Soal Versiegelung, dokter tidak menyinggung-nyinggung lagi. Padahal sebenarnya dari rumah dokumennya sudah dipersiapkan. Buat jaga-jaga, kalau memang tindakan ini sangat diperlukan. Ternyata sepertinya tidak... Ah.. melihat kondisi gigi anak masih baik.. dan kebiasaan menggosok gigi di rumah juga lancar.. (kadang susah sih buat Maryam..) akhirnya saya putuskan untuk tidak dulu, sambil nyari pengalaman dari orang lain dulu deh.. Dan saya harus terus berjuang untuk menjaga gigi anak tetap sehat biar mereka tidak pernah merasakan sakit gigi kayak ortunya..

Aja.. aja.. fighting!!!

Wednesday, January 7, 2009

Insiden Korek Kuping

Ada-ada aja emang.. peristiwa ini pun baru pertama kalinya terjadi seumur hidup saya.. :D Entah sambil mikirin apa, tadi waktu bersihin kuping.. kuping saya sendiri tentu saja.. dan pake korek kuping seperti biasanya.. tiba-tiba.. plek.. batang korek kupingnya lepas dari kapasnya (atau sebaliknya ya?). Dan si kapasnya tentu saja ketinggalan di dalam kuping.. hik.. hiks... dan jari saya tidak cukup mungil untuk mengambil sejumput kapas itu. Sayangnya.. pinset pun saya tidak punya.. Akhirnya saya mengalah untuk membiarkan kapas itu bersarang dulu di sana. Sambil memasak.. sambil saya berpikir.. alat apa yang bisa digunakan untuk mengambil kapas itu.. Masa sih untuk urusan kayak gini aja mesti pergi ke dokter THT?? hihhi.. Nungguin si Akang juga agak lumayan, bisa-bisa kuping keburu budek beneran, berhubung hari ini jadwalnya dia badminton. Pulangnya 4 jam lebih telat dari biasanya.. :((

Sebenarnya 2 atau 3 tahun lalu, waktu kami mudik ke Indonesia, kakak saya pernah memperingatkan bahwa penggunaan korek kuping itu tidak baik, bahkan tidak dianjurkan oleh dokternya. Karena kotorannya malah masuk ke dalam, bukannya keluar, katanya (Dan sekarang saya menyadari kekurangan lain dari korek kuping itu). Sebagai solusinya, ada setangkai logam (stainless) yang ujungnya sedikit membesar menyerupai sendok. Mungkin lebih tepatnya sih spatula keciiiiil sekali, ukurannya kurang lebih sama dengan korek kuping. Dan saya pun dibekalinya. Tetapi alat ini hanya bisa digunakan dengan pertolongan orang lain, sedangkan saya tidak bisa membiarkan kuping saya dibersihkan orang lain.. :D Akhirnya alat itu tidak pernah dipakai. (Punten pisan nya, Teh Nda..)

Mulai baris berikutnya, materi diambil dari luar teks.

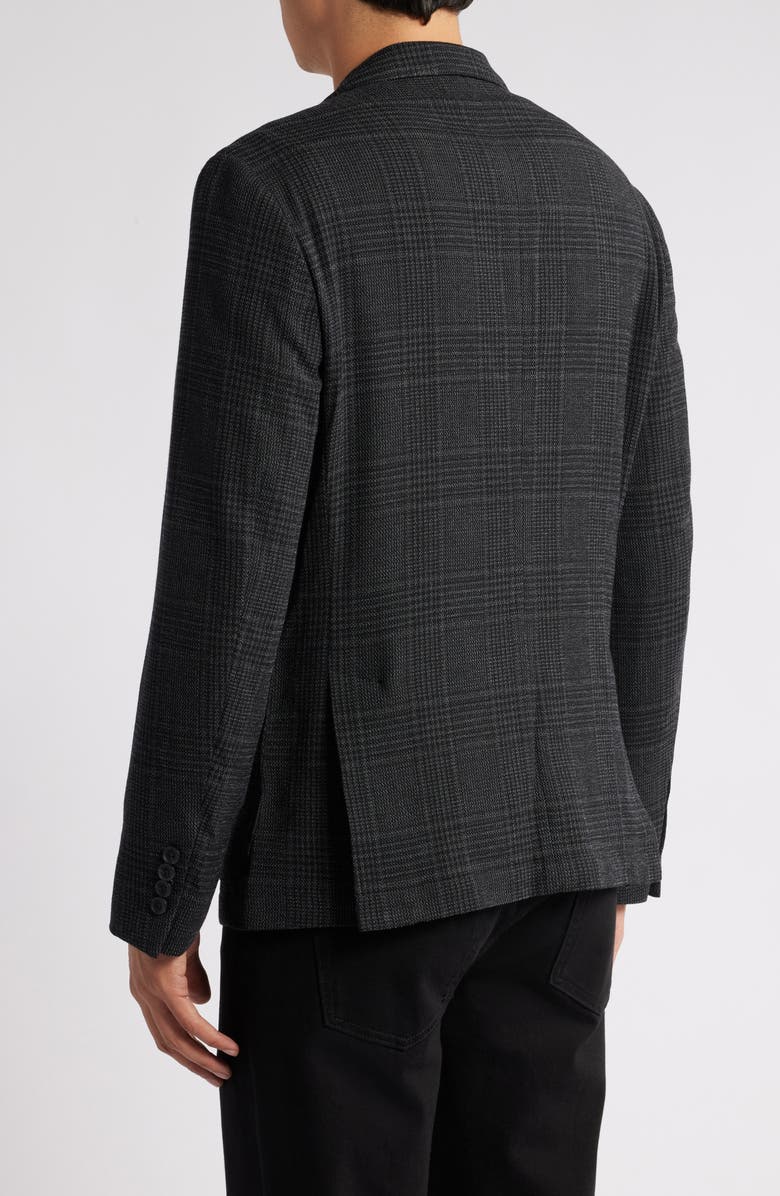 Nordstrom Martelli Plaid Knit Wool Sport Coat, Alternate, color,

Aha.. akhirnya terbentik ide menggunakan alat tersebut untuk mencongkel sang kapas tadi. Dengan menggunakan pemantulan dua buah cermin dan sebatang tangkai tadi, akhirnya si kapas berhasil dikeluarkan.. meski dengan sedikit perjuangan.. soalnya jadi rada-rada buta arah.. kebalik-balik tea.. dan sempat kapasnya malah jadi lebih masuk ke dalam. Alhamdulillah.. happy ending..

Tapi.. sekarang kok kayaknya jadi agak-agak males mau pakai korek kuping lagi ya?! takut kejadian yang lebih parah terjadi. Hm.. ada cara lain untuk membersihkan kuping??